What you will do => Beneath this task are records; print exactly the stretch of them from the line with "Pump appropriate amount" through the line with "Gently apply and tap to absorb", both ends included.

Data for analysis =>
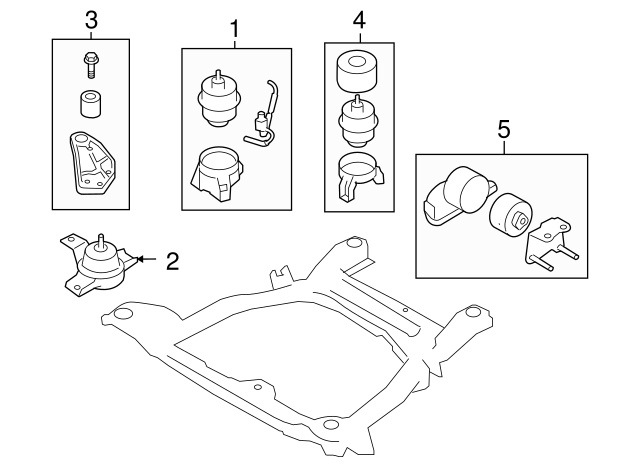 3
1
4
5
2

* * *

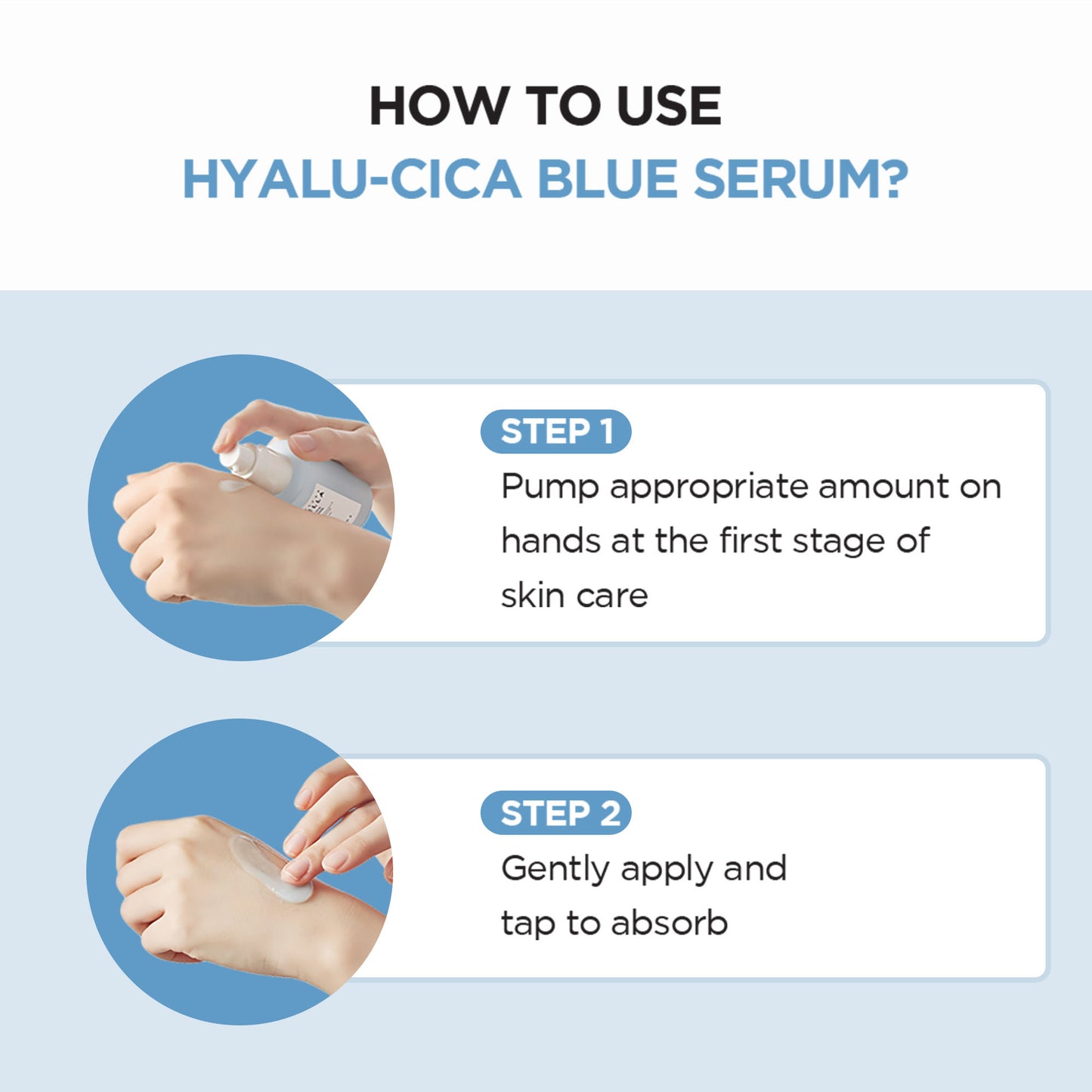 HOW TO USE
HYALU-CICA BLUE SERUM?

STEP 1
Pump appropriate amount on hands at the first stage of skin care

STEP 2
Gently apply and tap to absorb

Answer for this exercise =>
Pump appropriate amount on hands at the first stage of skin care

STEP 2
Gently apply and tap to absorb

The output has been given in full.